• Assigned task A: From the passage on emotional warning signs, reproduce word for word the part that begins at the words "Anger is a normal" and stops after the words "overcome those feelings.".
• Assigned task B: List every way the passage on emotional warning signs gives for reaching a suicide helpline.
Reading passage below:
Feeling hopeless from time to time, especially after a period of difficulty, isn’t uncommon. But when it persists, it may lead to thoughts of suicide.

Rage, anger, resentment

Anger is a normal emotion to feel when life happens. Even passing rage isn’t necessarily harmful.

Seeking support to deal with these feelings may be a good idea when they don’t pass, are extreme compared to the situation, or if they lead to acts of violence or potentially harmful actions.

Difficulty regulating emotions

Besides depression, uncontrolled emotions may also reflect negative feelings about the self or the world, frustration, or a poorly regulated response to stress.

When used, therapy is an honest, objective, and confidential space that allows a person to explore their emotions, understand its root causes, place it in a context, and learn coping skills to help overcome those feelings.

Disruptions in sleep or appetite

Someone who is anxious or in a manic state may have sleeplessness, while someone who is severely depressed might not eat for several days on end.

if you notice that you’ve been eating or sleeping either less or more than usual for a long period, it might be time to hit the pause button and seriously assess the situation.

 

Encouraging someone you care about to look into possible therapy options, even offering to review potential therapists with them, is generally a better way to show support.

People who feel forced into therapy may feel resistant and find it harder to put in the work needed to make a change.

While therapy can help people work through issues that lead to thoughts of suicide, it’s usually not the best option for people in crisis.

If you or someone you know are in a crisis, you can get help right away by reaching out to a suicide helpline through phone, text message, or online chat.

You may be encouraged to call or visit the nearest emergency room.

A therapist can help support you going forward, once you are no longer in crisis.
End of Reading passage.
Record set below:
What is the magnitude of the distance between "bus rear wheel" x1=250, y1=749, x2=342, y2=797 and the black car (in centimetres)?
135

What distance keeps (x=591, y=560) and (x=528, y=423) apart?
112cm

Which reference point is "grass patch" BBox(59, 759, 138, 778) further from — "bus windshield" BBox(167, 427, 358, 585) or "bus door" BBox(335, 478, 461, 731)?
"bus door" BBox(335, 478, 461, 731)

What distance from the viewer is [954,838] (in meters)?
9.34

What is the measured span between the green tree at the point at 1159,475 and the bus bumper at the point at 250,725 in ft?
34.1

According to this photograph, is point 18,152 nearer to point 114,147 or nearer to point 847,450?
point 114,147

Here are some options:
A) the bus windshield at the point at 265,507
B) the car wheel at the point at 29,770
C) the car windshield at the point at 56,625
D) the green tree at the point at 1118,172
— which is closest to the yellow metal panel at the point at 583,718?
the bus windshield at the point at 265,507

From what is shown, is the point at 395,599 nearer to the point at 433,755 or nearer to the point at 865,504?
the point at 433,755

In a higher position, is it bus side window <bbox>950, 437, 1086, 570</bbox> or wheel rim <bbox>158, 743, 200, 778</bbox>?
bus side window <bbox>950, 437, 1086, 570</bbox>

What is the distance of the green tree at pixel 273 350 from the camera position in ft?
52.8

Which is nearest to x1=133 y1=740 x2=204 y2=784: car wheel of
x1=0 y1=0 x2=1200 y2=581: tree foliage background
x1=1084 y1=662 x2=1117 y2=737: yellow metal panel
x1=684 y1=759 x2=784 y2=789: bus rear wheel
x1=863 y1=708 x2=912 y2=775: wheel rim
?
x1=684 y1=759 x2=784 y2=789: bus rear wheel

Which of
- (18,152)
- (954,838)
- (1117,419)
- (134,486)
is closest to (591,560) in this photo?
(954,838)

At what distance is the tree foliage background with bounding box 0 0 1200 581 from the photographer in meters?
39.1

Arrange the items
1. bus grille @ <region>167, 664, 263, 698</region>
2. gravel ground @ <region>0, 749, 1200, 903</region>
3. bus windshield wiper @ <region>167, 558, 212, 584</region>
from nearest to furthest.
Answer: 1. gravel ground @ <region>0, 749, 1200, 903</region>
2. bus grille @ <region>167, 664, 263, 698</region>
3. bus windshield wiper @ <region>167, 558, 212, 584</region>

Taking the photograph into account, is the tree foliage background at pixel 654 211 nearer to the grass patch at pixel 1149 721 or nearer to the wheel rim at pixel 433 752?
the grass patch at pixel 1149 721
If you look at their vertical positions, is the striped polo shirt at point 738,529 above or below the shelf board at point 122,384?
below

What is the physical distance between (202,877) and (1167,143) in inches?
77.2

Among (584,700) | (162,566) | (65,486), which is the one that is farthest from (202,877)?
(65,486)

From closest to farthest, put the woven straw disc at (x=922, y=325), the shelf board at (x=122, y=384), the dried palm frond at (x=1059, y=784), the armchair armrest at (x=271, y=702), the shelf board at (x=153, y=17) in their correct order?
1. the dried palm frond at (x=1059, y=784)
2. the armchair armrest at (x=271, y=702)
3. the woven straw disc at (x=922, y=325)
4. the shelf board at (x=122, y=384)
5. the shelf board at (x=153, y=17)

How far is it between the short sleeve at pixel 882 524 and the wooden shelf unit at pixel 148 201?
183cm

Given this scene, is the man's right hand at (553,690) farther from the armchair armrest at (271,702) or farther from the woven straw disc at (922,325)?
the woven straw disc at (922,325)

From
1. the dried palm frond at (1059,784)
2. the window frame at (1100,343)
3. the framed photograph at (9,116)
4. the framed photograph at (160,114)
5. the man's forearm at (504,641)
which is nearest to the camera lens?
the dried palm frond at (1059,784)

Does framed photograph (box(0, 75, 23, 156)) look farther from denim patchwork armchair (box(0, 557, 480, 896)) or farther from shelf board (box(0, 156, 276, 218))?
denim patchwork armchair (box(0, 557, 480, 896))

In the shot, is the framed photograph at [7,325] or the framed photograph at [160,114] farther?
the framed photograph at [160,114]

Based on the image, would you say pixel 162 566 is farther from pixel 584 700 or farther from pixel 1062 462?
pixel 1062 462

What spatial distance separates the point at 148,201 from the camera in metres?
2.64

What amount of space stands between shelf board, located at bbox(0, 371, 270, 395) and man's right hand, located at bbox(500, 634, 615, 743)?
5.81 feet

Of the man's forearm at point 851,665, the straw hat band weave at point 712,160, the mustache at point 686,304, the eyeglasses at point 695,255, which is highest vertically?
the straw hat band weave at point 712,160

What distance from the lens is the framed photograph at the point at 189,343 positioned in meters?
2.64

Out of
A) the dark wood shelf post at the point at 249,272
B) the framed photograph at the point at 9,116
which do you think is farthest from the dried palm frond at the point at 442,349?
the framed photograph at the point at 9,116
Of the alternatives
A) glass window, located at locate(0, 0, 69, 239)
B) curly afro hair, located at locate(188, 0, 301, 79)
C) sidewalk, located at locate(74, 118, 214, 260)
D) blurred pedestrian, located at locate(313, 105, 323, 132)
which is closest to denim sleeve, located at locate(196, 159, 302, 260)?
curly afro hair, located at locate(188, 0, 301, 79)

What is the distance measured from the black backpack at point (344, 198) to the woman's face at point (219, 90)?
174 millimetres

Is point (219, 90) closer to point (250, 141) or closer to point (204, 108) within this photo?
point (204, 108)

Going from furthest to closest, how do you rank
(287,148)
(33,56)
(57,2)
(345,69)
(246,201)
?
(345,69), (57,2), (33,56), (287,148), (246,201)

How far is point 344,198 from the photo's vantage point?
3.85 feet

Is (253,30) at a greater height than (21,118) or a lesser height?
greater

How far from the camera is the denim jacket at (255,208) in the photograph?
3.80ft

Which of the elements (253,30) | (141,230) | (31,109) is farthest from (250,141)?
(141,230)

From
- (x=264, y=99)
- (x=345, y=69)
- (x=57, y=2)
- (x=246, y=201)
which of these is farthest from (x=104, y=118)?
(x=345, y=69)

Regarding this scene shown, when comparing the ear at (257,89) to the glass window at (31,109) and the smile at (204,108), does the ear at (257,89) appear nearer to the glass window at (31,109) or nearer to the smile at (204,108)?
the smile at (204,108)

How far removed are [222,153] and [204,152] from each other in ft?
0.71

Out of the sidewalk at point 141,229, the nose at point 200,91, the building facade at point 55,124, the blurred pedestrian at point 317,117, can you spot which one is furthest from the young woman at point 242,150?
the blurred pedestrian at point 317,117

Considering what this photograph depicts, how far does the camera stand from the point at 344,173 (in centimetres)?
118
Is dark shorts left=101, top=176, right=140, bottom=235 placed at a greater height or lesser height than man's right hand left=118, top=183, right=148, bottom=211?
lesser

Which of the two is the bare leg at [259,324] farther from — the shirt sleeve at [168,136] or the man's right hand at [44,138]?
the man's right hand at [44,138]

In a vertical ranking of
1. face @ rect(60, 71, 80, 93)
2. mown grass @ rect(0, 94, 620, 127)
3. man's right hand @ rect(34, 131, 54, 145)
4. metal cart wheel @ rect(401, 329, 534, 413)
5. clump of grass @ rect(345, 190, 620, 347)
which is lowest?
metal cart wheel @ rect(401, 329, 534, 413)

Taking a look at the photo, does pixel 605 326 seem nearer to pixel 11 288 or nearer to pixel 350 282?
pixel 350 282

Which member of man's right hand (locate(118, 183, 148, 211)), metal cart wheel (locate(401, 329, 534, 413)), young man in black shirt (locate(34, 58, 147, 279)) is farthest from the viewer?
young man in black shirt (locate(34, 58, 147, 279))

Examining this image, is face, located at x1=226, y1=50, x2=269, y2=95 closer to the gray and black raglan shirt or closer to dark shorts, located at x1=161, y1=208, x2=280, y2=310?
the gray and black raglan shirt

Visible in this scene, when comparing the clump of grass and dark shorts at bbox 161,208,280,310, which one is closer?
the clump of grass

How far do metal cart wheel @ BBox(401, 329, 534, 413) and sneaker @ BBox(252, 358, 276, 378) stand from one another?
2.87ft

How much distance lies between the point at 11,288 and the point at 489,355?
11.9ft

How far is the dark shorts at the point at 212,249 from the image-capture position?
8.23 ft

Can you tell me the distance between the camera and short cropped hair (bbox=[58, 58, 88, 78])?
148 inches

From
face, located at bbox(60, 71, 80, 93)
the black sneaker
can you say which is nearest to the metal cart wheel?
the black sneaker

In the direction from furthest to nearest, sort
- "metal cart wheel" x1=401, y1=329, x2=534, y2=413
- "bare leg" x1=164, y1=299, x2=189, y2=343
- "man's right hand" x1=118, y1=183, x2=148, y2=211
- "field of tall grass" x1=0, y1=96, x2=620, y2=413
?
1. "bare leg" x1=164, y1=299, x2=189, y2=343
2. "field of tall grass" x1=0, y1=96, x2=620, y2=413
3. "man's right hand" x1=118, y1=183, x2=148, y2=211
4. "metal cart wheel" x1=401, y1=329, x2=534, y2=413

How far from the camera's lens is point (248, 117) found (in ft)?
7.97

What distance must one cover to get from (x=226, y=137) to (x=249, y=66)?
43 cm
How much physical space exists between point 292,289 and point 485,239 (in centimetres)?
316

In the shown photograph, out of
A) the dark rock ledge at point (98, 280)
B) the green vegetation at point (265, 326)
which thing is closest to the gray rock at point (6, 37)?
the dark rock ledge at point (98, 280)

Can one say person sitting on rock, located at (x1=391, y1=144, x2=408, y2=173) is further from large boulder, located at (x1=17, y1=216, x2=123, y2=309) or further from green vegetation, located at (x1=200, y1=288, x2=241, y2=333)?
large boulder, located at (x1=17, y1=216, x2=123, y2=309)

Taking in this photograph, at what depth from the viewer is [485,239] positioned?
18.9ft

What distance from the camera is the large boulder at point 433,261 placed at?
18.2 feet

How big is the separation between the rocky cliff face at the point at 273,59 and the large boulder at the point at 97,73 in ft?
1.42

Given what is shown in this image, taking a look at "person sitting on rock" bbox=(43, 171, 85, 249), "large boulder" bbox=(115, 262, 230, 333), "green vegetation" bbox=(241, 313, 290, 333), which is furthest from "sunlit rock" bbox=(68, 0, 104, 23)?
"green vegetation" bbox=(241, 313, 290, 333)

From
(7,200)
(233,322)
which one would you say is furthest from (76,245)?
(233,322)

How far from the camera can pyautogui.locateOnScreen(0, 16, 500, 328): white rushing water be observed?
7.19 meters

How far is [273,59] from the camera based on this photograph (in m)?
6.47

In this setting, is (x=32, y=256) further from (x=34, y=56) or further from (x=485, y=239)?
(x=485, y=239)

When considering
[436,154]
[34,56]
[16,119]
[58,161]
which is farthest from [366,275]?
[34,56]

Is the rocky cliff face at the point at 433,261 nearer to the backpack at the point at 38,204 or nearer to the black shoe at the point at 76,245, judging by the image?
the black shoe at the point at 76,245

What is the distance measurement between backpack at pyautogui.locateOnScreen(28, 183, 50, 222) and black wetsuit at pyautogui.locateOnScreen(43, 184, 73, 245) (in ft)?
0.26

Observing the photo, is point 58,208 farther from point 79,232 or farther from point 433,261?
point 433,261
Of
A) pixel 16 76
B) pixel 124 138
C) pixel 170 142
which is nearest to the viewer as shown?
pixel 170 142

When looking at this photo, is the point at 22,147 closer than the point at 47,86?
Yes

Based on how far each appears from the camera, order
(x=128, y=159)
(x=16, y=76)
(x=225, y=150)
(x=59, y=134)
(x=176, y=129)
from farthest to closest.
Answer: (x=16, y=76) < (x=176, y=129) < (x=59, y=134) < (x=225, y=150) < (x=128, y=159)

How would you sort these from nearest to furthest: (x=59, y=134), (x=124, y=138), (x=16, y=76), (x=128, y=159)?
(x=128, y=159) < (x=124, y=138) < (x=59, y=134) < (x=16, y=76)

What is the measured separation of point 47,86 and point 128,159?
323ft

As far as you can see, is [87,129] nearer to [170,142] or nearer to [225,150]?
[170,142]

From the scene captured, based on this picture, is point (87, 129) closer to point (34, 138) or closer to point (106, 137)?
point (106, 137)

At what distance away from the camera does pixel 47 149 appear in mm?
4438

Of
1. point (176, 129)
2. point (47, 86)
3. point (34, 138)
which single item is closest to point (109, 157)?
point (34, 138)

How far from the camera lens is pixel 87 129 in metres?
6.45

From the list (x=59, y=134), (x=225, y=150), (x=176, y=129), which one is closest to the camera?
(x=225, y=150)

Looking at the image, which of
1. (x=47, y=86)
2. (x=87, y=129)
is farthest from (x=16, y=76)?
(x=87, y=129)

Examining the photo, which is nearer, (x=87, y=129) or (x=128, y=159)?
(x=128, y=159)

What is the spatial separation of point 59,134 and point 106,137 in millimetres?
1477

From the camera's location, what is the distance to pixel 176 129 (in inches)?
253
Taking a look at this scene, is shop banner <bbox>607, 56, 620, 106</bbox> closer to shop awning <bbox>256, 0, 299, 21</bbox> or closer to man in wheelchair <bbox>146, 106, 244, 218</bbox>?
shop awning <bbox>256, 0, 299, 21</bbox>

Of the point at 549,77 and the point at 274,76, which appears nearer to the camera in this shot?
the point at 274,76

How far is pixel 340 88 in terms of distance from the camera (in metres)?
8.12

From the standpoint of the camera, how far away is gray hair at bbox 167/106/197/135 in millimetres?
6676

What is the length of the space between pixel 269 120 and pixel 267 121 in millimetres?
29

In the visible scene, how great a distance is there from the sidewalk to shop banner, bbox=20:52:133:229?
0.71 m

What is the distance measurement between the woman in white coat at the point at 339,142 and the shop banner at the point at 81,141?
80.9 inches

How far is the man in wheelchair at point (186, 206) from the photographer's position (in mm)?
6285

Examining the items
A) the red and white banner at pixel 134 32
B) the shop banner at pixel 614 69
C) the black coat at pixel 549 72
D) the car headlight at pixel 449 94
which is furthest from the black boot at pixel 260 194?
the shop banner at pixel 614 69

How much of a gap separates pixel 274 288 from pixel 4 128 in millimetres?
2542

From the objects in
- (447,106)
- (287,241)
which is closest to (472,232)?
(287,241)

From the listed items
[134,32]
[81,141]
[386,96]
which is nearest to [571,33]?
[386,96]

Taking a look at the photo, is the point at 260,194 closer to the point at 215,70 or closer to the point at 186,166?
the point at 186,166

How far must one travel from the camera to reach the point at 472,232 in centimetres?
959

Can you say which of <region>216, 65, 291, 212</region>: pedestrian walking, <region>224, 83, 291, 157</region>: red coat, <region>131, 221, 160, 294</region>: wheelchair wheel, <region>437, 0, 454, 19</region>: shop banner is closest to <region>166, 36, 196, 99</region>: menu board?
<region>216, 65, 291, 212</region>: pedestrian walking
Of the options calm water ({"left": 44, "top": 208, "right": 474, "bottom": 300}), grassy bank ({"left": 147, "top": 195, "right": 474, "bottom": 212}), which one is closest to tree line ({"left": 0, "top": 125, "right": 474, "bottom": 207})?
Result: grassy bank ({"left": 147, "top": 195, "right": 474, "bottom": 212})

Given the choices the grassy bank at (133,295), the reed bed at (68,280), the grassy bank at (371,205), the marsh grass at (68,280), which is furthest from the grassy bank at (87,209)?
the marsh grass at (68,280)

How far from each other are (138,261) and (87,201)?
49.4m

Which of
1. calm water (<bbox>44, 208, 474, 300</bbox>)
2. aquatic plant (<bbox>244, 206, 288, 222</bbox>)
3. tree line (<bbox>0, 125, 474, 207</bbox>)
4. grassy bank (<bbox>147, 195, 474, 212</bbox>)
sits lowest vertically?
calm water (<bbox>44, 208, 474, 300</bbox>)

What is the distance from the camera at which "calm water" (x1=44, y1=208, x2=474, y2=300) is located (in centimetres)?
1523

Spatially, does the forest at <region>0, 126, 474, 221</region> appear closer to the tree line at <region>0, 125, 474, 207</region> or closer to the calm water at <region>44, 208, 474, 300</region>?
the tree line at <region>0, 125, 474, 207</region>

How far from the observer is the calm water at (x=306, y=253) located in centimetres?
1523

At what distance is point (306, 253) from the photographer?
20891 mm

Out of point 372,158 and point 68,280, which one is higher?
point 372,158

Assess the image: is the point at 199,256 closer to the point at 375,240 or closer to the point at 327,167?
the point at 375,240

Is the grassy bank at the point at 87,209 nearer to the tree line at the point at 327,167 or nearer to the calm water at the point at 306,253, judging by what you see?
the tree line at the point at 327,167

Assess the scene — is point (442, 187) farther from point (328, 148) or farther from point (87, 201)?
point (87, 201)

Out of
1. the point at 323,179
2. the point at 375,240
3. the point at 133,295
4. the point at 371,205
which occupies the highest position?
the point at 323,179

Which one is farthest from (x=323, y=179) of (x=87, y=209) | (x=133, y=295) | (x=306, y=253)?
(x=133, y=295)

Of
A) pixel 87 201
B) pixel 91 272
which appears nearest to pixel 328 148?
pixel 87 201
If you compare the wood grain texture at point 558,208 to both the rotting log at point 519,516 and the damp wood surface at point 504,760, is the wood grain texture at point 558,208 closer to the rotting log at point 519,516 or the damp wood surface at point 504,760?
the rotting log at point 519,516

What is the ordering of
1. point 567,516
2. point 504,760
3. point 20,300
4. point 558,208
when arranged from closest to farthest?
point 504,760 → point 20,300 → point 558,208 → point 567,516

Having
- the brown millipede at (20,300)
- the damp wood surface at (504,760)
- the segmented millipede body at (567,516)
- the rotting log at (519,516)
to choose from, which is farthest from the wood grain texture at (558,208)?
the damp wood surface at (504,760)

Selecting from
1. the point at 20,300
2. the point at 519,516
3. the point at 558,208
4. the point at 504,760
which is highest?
End of Record set.
• Your response A:
Anger is a normal emotion to feel when life happens. Even passing rage isn’t necessarily harmful.

Seeking support to deal with these feelings may be a good idea when they don’t pass, are extreme compared to the situation, or if they lead to acts of violence or potentially harmful actions.

Difficulty regulating emotions

Besides depression, uncontrolled emotions may also reflect negative feelings about the self or the world, frustration, or a poorly regulated response to stress.

When used, therapy is an honest, objective, and confidential space that allows a person to explore their emotions, understand its root causes, place it in a context, and learn coping skills to help overcome those feelings.

• Your response B: Phone, text message, online chat